• TASK DESCRIPTION
For each line in the records, produce an exact copy.

• RECORDS SHOWN
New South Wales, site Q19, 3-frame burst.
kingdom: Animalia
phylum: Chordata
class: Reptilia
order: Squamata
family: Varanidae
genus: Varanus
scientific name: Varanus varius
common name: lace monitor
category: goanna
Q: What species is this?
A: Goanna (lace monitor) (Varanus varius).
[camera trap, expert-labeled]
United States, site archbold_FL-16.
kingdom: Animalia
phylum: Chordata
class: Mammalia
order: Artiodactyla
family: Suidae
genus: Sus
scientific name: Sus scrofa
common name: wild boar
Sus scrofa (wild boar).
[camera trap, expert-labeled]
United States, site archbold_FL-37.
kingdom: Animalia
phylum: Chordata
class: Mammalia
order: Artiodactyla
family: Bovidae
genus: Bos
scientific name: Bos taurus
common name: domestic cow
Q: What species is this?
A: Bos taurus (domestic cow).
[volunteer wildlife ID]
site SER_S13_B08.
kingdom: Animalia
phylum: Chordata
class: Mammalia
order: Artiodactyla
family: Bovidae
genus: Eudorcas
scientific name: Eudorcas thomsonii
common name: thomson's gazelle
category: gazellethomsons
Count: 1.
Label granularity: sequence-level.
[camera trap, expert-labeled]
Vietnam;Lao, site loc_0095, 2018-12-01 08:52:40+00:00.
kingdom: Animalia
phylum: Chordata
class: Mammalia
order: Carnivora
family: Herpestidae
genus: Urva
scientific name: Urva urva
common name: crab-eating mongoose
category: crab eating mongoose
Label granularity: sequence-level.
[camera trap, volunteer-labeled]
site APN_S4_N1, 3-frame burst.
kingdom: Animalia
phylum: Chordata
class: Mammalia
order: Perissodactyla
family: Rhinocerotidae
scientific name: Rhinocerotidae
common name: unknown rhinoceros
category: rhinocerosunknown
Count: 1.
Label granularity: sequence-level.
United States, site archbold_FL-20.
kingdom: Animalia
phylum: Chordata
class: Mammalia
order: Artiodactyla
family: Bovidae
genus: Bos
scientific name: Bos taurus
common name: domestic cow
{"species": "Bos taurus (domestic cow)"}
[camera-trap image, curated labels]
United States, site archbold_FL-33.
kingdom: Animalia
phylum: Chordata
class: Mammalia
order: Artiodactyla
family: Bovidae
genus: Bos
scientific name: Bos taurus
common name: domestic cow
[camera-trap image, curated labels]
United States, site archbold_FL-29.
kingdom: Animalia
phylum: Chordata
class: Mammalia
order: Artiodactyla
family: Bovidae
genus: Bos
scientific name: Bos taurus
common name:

• EXERCISE SOLUTION
New South Wales, site Q19, 3-frame burst.
kingdom: Animalia
phylum: Chordata
class: Reptilia
order: Squamata
family: Varanidae
genus: Varanus
scientific name: Varanus varius
common name: lace monitor
category: goanna
Q: What species is this?
A: Goanna (lace monitor) (Varanus varius).
[camera trap, expert-labeled]
United States, site archbold_FL-16.
kingdom: Animalia
phylum: Chordata
class: Mammalia
order: Artiodactyla
family: Suidae
genus: Sus
scientific name: Sus scrofa
common name: wild boar
Sus scrofa (wild boar).
[camera trap, expert-labeled]
United States, site archbold_FL-37.
kingdom: Animalia
phylum: Chordata
class: Mammalia
order: Artiodactyla
family: Bovidae
genus: Bos
scientific name: Bos taurus
common name: domestic cow
Q: What species is this?
A: Bos taurus (domestic cow).
[volunteer wildlife ID]
site SER_S13_B08.
kingdom: Animalia
phylum: Chordata
class: Mammalia
order: Artiodactyla
family: Bovidae
genus: Eudorcas
scientific name: Eudorcas thomsonii
common name: thomson's gazelle
category: gazellethomsons
Count: 1.
Label granularity: sequence-level.
[camera trap, expert-labeled]
Vietnam;Lao, site loc_0095, 2018-12-01 08:52:40+00:00.
kingdom: Animalia
phylum: Chordata
class: Mammalia
order: Carnivora
family: Herpestidae
genus: Urva
scientific name: Urva urva
common name: crab-eating mongoose
category: crab eating mongoose
Label granularity: sequence-level.
[camera trap, volunteer-labeled]
site APN_S4_N1, 3-frame burst.
kingdom: Animalia
phylum: Chordata
class: Mammalia
order: Perissodactyla
family: Rhinocerotidae
scientific name: Rhinocerotidae
common name: unknown rhinoceros
category: rhinocerosunknown
Count: 1.
Label granularity: sequence-level.
United States, site archbold_FL-20.
kingdom: Animalia
phylum: Chordata
class: Mammalia
order: Artiodactyla
family: Bovidae
genus: Bos
scientific name: Bos taurus
common name: domestic cow
{"species": "Bos taurus (domestic cow)"}
[camera-trap image, curated labels]
United States, site archbold_FL-33.
kingdom: Animalia
phylum: Chordata
class: Mammalia
order: Artiodactyla
family: Bovidae
genus: Bos
scientific name: Bos taurus
common name: domestic cow
[camera-trap image, curated labels]
United States, site archbold_FL-29.
kingdom: Animalia
phylum: Chordata
class: Mammalia
order: Artiodactyla
family: Bovidae
genus: Bos
scientific name: Bos taurus
common name:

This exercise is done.